La vision ne s’acheva pas. Ou, plutôt, elle se transforma suivant le procédé du cinéma qui substitue une image à une image en les fondant ensemble d’abord. Insensiblement, alors qu’elle se trouvait peut-être à cinq cents mètres du sol, la montgolfière devint moins nette, et ses lignes indécises, amollies, se mêlaient peu à peu aux lignes de plus en plus vigoureuses d’une autre silhouette qui prit bientôt toute la place et qui était celle d’un avion de guerre.

Plusieurs fois, depuis, j’ai vu sur l’écran mystérieux des doubles scènes dont la deuxième complétait la première – diptyque par où se montrait la volonté manifeste de dégager une leçon en rapprochant, à travers l’espace et le temps, deux événements qui acquéraient ainsi leur signification totale. Cette fois, l’enseignement était clair : la pacifique montgolfière avait abouti à l’avion meurtrier. D’abord, l’ascension d’Annonay. Puis, un combat en plein ciel… combat du monoplan que j’avais vu se dégager de l’antique ballon et d’un biplan vers lequel je m’aperçus qu’il fonçait ainsi qu’un oiseau de proie.

Mensonge ? Truquage ? Car, enfin, là aussi, on voyait les deux avions, non pas normalement par en dessous, mais comme si l’on eût été à leur hauteur et qu’on se fût déplacé en même temps qu’eux. Et alors, fallait-il admettre qu’un opérateur, posté sur un troisième appareil, s’occupât tranquillement à « tourner » les péripéties de l’effroyable lutte ? Non, n’est-ce pas ?

Mais à quoi bon recommencer de perpétuelles suppositions ? Pourquoi mettre en doute le témoignage irrécusable de mes yeux et nier ce qui ne peut être nié ? Des avions réels évoluaient devant moi. Un combat réel avait lieu dans les profondeurs de la vieille muraille.
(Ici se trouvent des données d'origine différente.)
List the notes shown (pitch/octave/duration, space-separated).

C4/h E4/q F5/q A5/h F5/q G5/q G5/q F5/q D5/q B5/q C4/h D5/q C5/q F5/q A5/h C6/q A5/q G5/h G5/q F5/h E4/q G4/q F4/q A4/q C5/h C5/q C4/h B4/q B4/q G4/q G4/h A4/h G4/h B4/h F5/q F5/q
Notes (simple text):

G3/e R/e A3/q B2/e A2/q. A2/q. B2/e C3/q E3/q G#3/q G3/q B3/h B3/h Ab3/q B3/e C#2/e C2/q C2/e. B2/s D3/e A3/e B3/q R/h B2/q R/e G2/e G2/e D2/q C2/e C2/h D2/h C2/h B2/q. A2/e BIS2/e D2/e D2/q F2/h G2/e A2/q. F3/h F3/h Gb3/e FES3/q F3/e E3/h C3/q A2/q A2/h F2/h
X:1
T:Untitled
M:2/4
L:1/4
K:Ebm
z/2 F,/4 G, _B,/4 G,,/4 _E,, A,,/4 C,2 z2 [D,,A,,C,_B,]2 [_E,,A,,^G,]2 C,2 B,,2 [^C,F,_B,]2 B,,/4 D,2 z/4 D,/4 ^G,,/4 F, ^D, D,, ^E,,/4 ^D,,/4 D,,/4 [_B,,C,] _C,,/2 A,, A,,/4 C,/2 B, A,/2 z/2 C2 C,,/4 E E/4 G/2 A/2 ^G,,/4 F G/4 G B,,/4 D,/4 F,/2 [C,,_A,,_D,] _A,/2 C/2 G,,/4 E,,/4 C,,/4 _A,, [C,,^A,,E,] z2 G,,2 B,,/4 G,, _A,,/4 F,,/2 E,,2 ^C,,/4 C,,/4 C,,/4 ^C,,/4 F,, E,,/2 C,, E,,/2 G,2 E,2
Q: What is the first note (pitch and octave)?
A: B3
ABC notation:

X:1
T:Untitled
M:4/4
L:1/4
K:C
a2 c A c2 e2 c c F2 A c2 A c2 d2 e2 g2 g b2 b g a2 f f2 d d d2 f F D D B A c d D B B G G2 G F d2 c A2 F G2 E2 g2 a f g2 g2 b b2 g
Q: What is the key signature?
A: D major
Il ne fut pas long. L’homme qui était seul attaquait hardiment. Plusieurs fois, sa mitrailleuse étincela. Puis, pour éviter les balles de l’ennemi, coup sur coup, il fit deux cabrioles, qui toutes deux placèrent son avion de telle sorte que je distinguai sur la toile les trois cercles concentriques des appareils français. Enfin, de plus près, et sa nouvelle attaque se produisant dans le dos de ses adversaires, il reprit sa mitrailleuse.